Afterwards, wash the slices as demonstrated and add 50 microliters of Hoechst solution to each slice for a 20-minute incubation at room temperature. Following Hoechst incubation, wash the slices again and add 50 microliters of mounting medium to each one, then place a coverslip over the slices and seal with nail polish. After allowing the slides to dry for 24 hours at room temperature, visualize the immunostaining and propidium iodide uptake by confocal microscopy.

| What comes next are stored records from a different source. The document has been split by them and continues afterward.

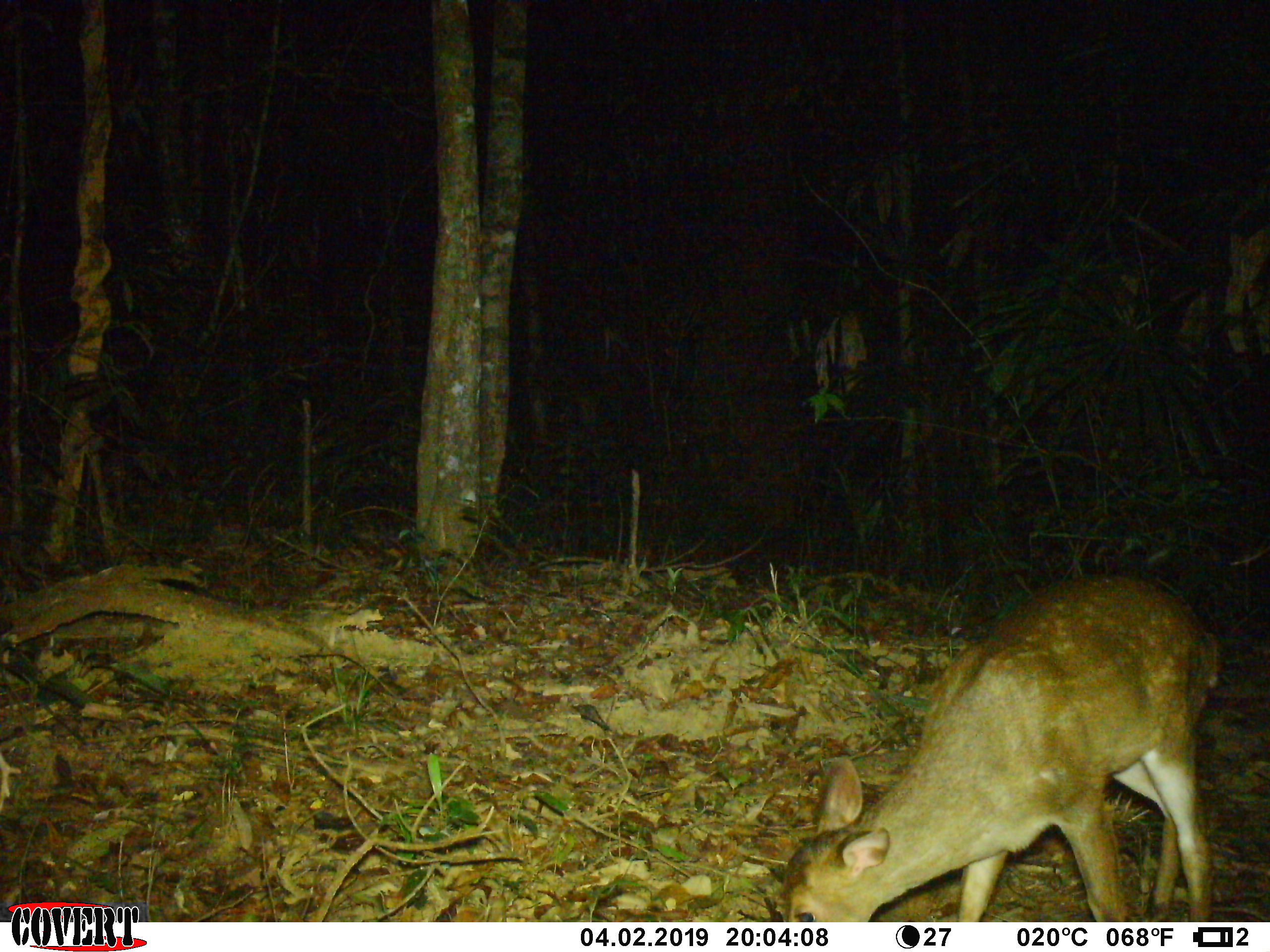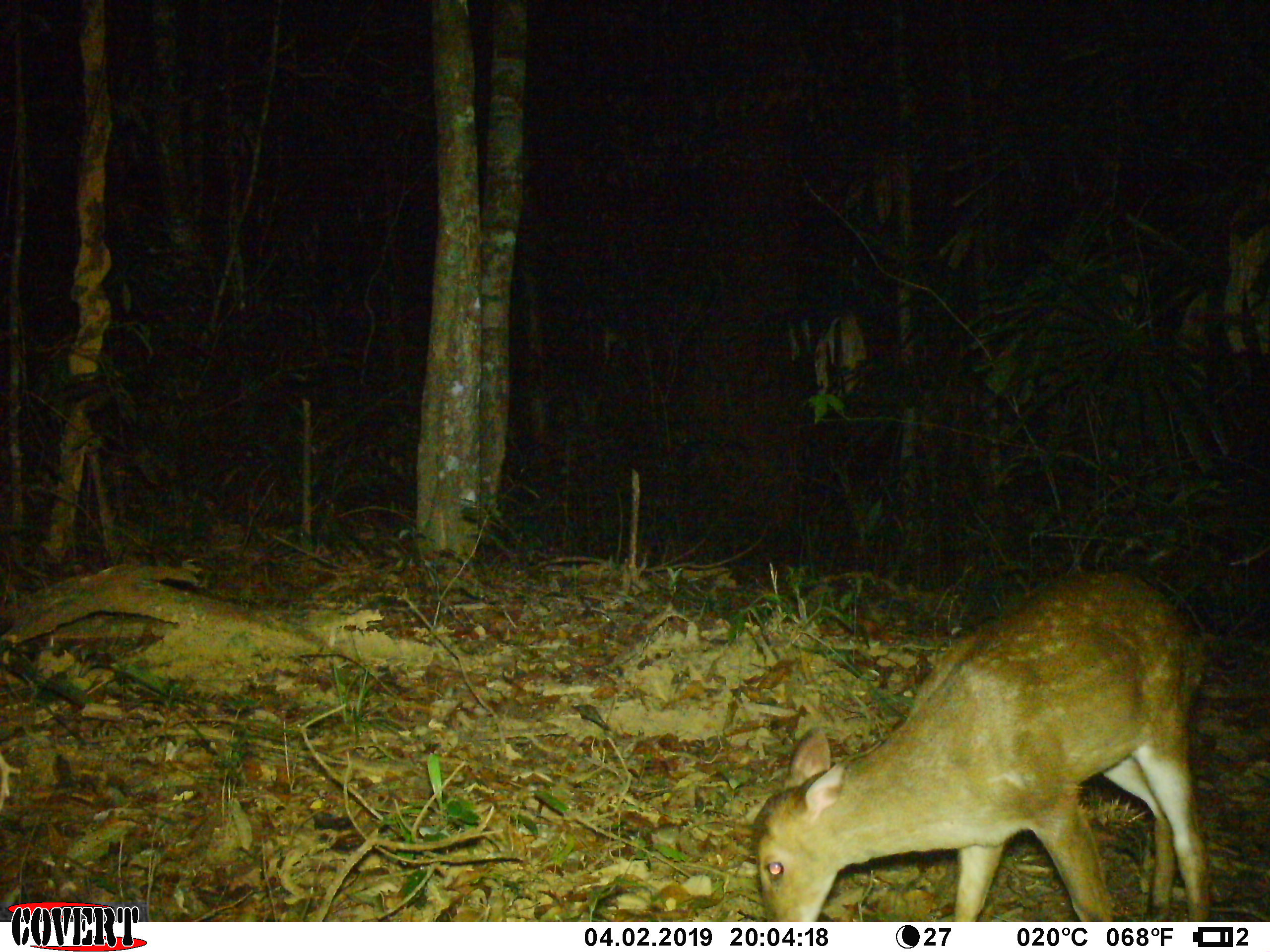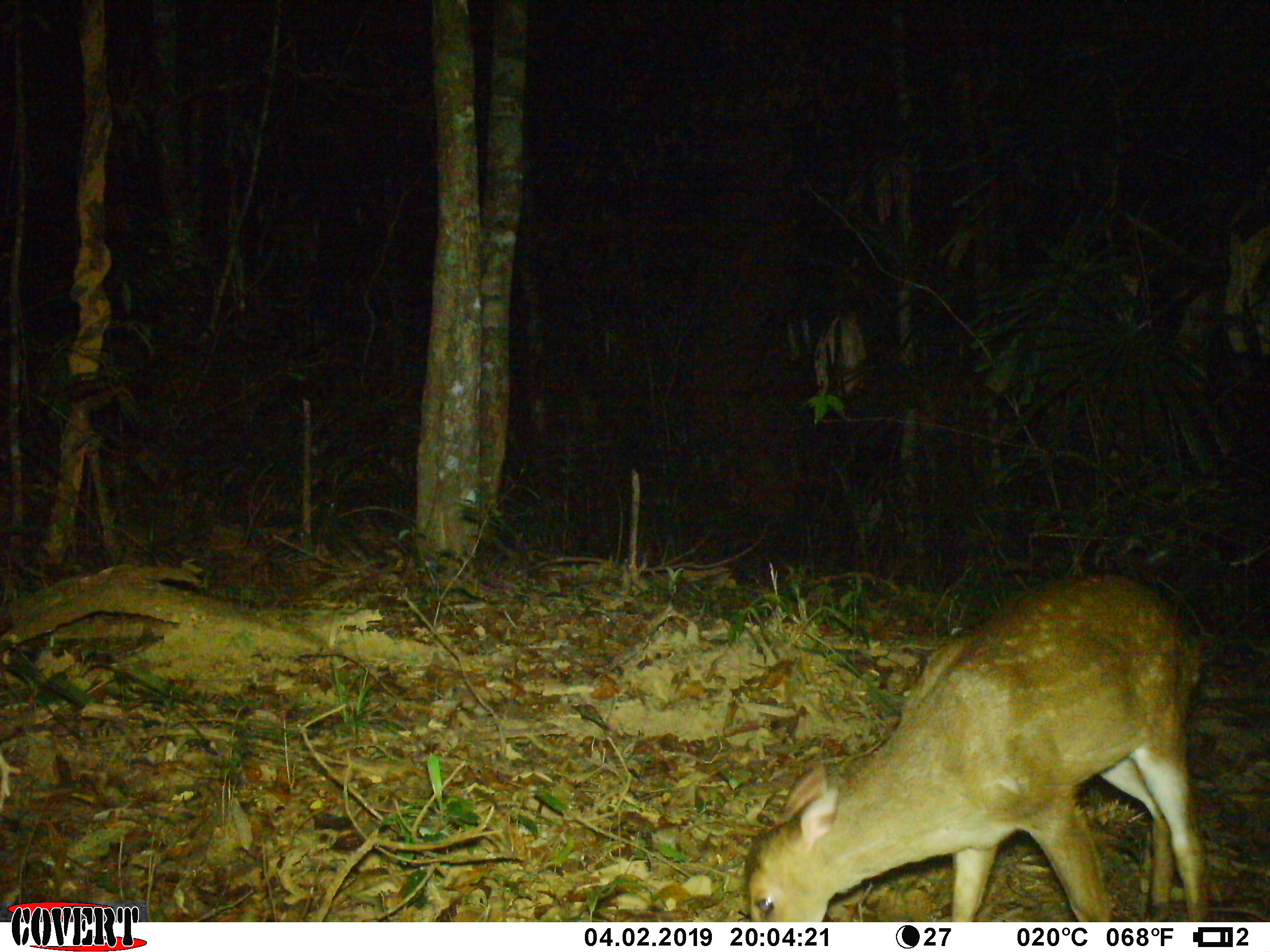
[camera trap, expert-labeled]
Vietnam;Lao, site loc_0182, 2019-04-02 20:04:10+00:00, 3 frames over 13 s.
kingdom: Animalia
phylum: Chordata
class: Mammalia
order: Artiodactyla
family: Cervidae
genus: Muntiacus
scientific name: Muntiacus vuquangensis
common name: large-antlered muntjac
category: large antlered muntjac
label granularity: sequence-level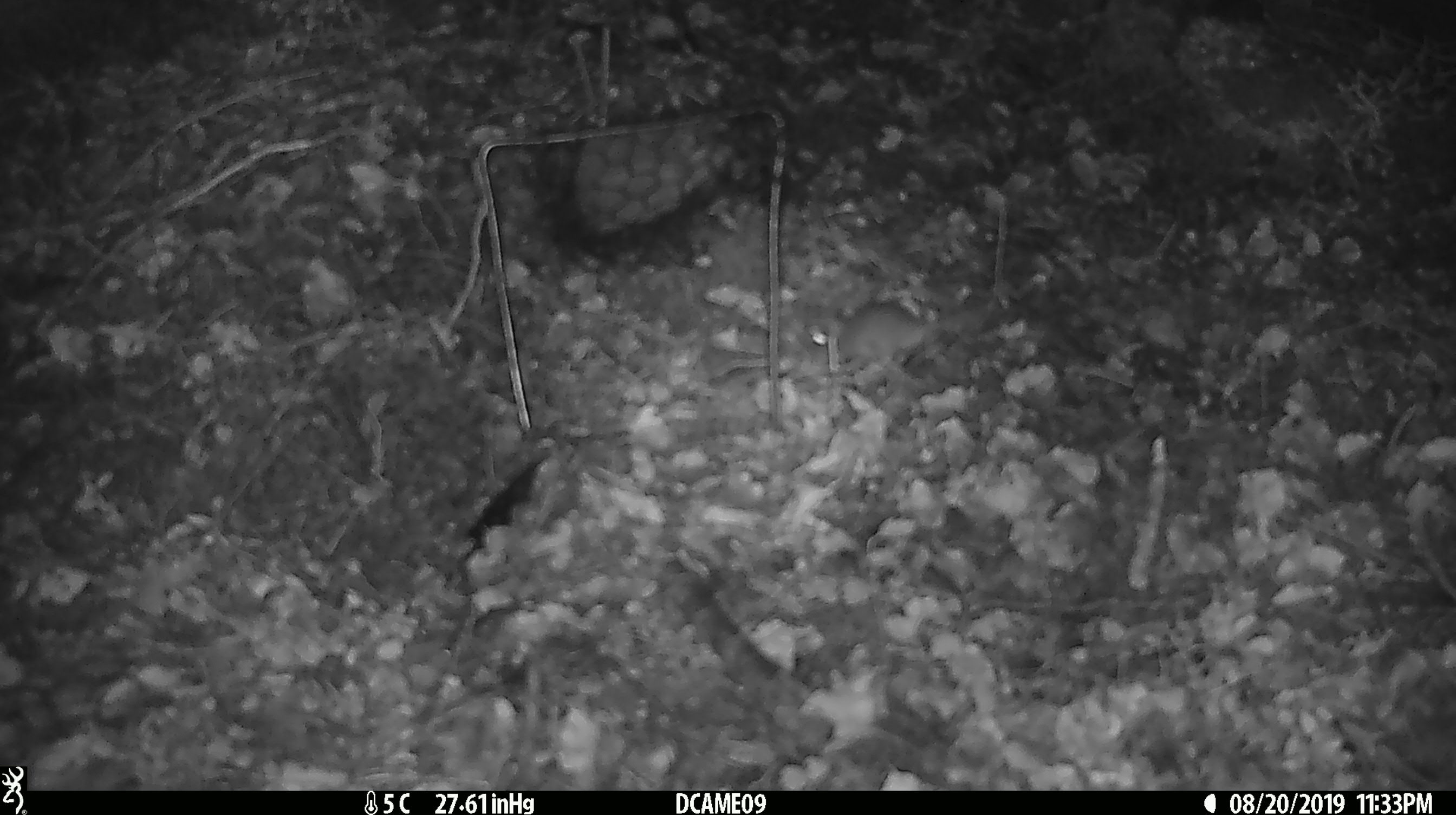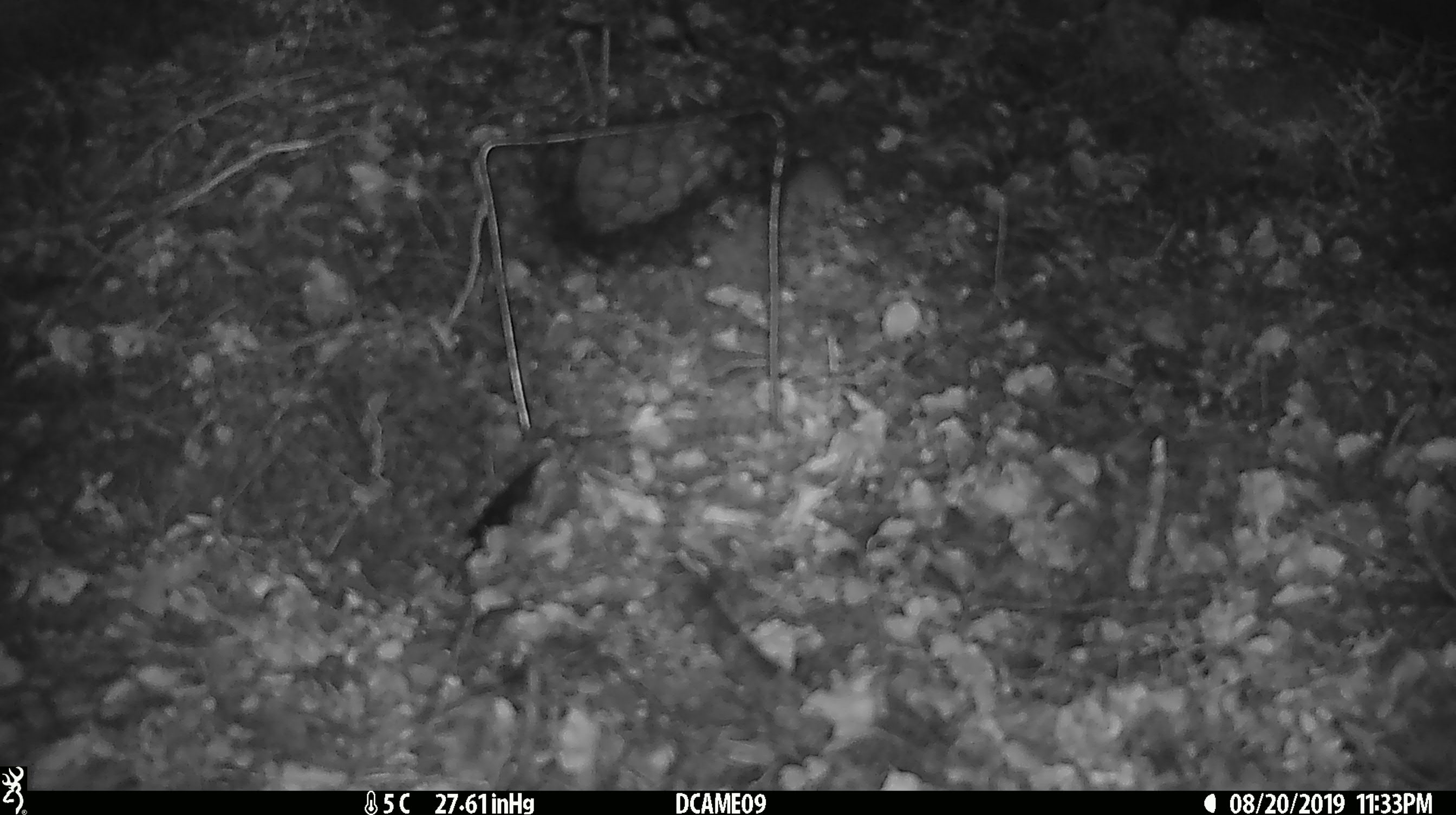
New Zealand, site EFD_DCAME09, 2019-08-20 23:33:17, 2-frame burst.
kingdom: Animalia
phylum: Chordata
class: Mammalia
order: Rodentia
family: Muridae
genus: Mus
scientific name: Mus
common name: mouse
Mouse (Mus).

Rhinal cortex-hippocampus organotypic slices depict mixed interictal and ictal-like activity at seven days in vitro. At 14 days in vitro, spontaneous activity is characterized by ictal discharges, which evolve to an overwhelming ictal activity at 21 days in vitro with ictal events lasting greater than one minute. Propidium iodide uptake and immunohistochemistry against the neuronal marker NeuN revealed some neuronal death in seven days in vitro slices that is considerably increased at 14 days in vitro in all areas of the hippocampus.

At seven days in vitro, ramified microglia with a low CD68 expression are more abundant than Iba1 positive CD68 positive reactive microglia. Whereas at 14 days in vitro, in all areas of the hippocampus, Iba1 positive CD68 positive amoeboid M1 microglia exceed microglia with a low CD68 expression. At 14 days in vitro, some Iba1 positive CD68 positive cells with a hyper ramification appearance can be pinpointed, suggesting the possibility of an M2 anti-inflammatory microglia phenotype.

At seven days in vitro, the expression of CD3 is barely detectable, while in 14 day in vitro slices, hypertrophic glial fibrillary acidic protein positive CD3 positive astrocytes can be observed, suggesting a progressive activation of A1 astrocytes. Prepare rhinal cortex-hippocampus slices with extreme care. Make sure to remove the excess tissue above the hippocampus as it can compromise slice integrity during slicing.

Structural deficit will negatively impact upon slice viability. In addition to the demonstrated approaches, a plethora of assays such as Western blot analysis, real-time PCR and ELISA can be applied to this system to address specific questions regarding epileptogenesis.